Ending our meal with Chicory ice cream. whisky DYC. pine nuts and Magic pumpkin. Both are desserts which are really unique to me as I’ve not had desserts made with ingredients such as chicory and pumpkin. I particularly enjoyed the chicory ice cream with whisky dessert as the flavours complement each other perfectly.
Ordered a cafe con leche to go with the Floron (fried rosette). I read that the fried rosette originated from Scandinavian region; made using a decorative iron mold which was dipped into a thin batter then lowered into hot oil, resulting in the crisp and beautiful cookie.
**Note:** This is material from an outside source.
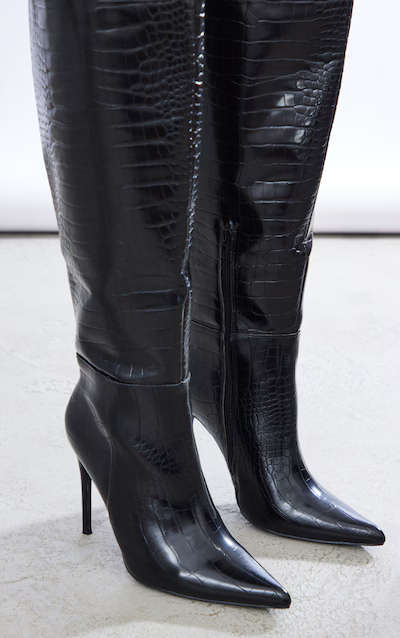 Black Wide Fit PU Croc Point Toe High Stiletto Heeled Knee Boots UK 4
The meal at Restaurante Villena was a wonderful way to end our short but fulfiling trip to Segovia. The overall dining experience was intimate and engaging as there were several dishes served at the table-side by Chef. Chef Ruben made us felt very welcomed and comfortable as he was the first Spaniard whom we held the longest conversation with in English! When we first arrived in Madrid, we felt “handicapped” that we couldn’t speak Spanish as most of the Madrilenos are either non-English speaking or seemed to lack confidence in speaking English – even at the touristy eateries. But they will flash a big smile whenever I used the magic phrase “Me gusta” (English means: I like it) to show my appreciation of the nice dishes I’ve eaten.
Admittedly I enjoyed myself more in charming Segovia than Madrid. Just look at the number of photos I took in the ancient city!
Other Photos taken:
Iconic Aquaduct in Segovia.
Segovia is a relatively small town, although most sights are within walking distance it usually involves walking up-slopes.
Casa de los Picos House which has its facade covered entirely by granite blocks carved into pyramid-shaped reliefs. I wondered if the architect who designed Esplande in Singapore got his inspiration from this house?
Segovia Cathedral Gothic-style, Roman Catholic cathedral, has hallways which somewhat reminded me of scenes from Harry Potter movie?
Segovia city walls which begin and end at the Alcazar and stretch to a length of 3km.
Sakura blossoms(?) in The Poet’s Garden next to Alcazar.
After walking pass the Santiago Gate, we took a small trail next to the river in search of a good photospot of the Alcazar. It is easier to reach the photospot if you are driving cos it’s just by the roadside and even has a parking bay.
This seems to the be same angle which was often used to cite the Alcazar as being inspiration to one of Disney Princesses’ castle.